As time passes, scholars are finding out more about the LGBTQ+ composers, performers and musical groups that have been hidden by history.
And some ironies emerge. One can only imagine the response of conservative, right-wing Evangelical Christians who find out that the composer of “Messiah” – George Frideric Handel (below) — was queer, at least according to some researchers.
For most listeners, surprises abound.
Here is a good place to start. It is the very large Wikipedia entry of LGBTQ+ composers and performers, both contemporary and historical. The Ear finds it very informative. It is organized by the kind of musicians they are and the category of their sexual identity. https://en.wikipedia.org/wiki/Category:LGBT_musicians
If you want to be more selective, try these: https://www.classicfm.com/discover-music/greatest-lgbtq-conductors-you-should-know/. They include Marin Alsop (below top) and her teacher and mentor Leonard Bernstein (below bottom).

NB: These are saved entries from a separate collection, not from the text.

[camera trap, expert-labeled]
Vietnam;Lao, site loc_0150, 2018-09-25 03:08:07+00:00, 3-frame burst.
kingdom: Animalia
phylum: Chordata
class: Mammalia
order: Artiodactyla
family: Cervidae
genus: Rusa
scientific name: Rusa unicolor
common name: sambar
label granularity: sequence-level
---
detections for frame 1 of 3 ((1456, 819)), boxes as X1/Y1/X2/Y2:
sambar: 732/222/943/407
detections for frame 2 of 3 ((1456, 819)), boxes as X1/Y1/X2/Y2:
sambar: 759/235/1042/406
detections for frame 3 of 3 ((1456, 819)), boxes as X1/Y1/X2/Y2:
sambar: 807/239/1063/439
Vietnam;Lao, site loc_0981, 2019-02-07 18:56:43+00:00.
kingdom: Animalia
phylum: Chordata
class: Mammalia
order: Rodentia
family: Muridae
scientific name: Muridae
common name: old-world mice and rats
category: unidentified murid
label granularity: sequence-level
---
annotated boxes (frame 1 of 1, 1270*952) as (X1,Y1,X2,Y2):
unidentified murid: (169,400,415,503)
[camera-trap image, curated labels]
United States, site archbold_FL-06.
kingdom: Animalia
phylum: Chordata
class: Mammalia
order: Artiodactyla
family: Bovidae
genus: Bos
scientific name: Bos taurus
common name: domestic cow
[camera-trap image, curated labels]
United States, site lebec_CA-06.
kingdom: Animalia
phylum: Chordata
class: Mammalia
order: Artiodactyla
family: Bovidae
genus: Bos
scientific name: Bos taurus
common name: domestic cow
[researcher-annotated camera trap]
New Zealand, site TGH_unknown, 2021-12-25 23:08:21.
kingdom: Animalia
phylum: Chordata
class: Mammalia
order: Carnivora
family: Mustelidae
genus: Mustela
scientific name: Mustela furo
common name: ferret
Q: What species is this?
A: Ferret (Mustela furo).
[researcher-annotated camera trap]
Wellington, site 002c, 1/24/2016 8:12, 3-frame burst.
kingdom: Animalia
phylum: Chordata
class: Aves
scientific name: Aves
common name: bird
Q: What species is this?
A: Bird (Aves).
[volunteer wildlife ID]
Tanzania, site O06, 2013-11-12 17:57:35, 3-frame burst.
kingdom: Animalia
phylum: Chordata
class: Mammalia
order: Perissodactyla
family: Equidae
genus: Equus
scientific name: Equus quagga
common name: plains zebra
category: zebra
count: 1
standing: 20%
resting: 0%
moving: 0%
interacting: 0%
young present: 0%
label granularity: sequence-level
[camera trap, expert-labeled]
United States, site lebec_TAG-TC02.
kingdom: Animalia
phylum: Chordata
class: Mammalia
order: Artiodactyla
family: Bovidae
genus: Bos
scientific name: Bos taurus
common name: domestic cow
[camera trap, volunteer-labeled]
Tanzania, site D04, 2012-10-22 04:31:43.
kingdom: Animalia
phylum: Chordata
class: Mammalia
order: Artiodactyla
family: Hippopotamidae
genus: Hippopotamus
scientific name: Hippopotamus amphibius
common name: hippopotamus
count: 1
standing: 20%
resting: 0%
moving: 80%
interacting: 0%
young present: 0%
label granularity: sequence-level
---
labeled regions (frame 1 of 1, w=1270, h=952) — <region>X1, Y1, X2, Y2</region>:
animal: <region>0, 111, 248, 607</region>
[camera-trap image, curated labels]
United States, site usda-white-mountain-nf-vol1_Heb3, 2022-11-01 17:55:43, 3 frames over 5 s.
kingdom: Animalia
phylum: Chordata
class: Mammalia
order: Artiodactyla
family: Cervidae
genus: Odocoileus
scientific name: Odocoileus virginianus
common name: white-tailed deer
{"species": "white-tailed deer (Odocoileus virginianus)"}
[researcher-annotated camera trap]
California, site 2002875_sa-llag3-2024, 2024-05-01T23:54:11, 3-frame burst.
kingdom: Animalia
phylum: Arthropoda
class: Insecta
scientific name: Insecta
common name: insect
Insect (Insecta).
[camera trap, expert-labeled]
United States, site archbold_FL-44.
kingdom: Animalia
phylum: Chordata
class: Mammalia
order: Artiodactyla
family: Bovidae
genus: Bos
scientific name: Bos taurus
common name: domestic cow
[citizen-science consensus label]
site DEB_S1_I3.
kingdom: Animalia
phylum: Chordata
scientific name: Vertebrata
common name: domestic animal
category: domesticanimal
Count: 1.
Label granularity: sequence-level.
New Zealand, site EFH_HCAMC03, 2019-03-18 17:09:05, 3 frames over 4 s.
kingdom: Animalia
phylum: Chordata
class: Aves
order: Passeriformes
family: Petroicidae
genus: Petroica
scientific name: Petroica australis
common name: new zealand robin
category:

Here is longer essay that focuses on lesbian conductors as well as gay men and reaches back to the Middle Ages: http://www.glbtqarchive.com/arts/conductors_A.pdf
And here is one with some great photos or pictures of the individuals: https://www.classicfm.com/discover-music/great-classical-composers-who-were-gay/
Finally, here are some of the international music ensembles – with audio samples of their performances — made up of LGBTQ+ singers and instrumentalists, including the Rainbow Symphony of Paris (in the YouTube video at the bottom, performing the beautiful Gloria by the gay French composer Francis Poulenc in a benefit Concert Against Homophobia for UNESCO): https://www.classicfm.com/discover-music/best-lgbtq-classical-music-ensembles/
Inevitably, some readers will react by asking: What difference does the sexual identity of composer or performer make? All that matters, they argue, is the music.
Here is a reply to that specious argument that focuses on Yannick Nézet-Séguin (below), the music director of the Metropolitan Opera, the Philadelphia Orchestra and the City Symphony of Montreal. It appeared in The New York Times: https://www.nytimes.com/2019/01/15/arts/music/yannick-nezet-seguin-met-opera-gay.html
Happy Pride – this month and every day of the year!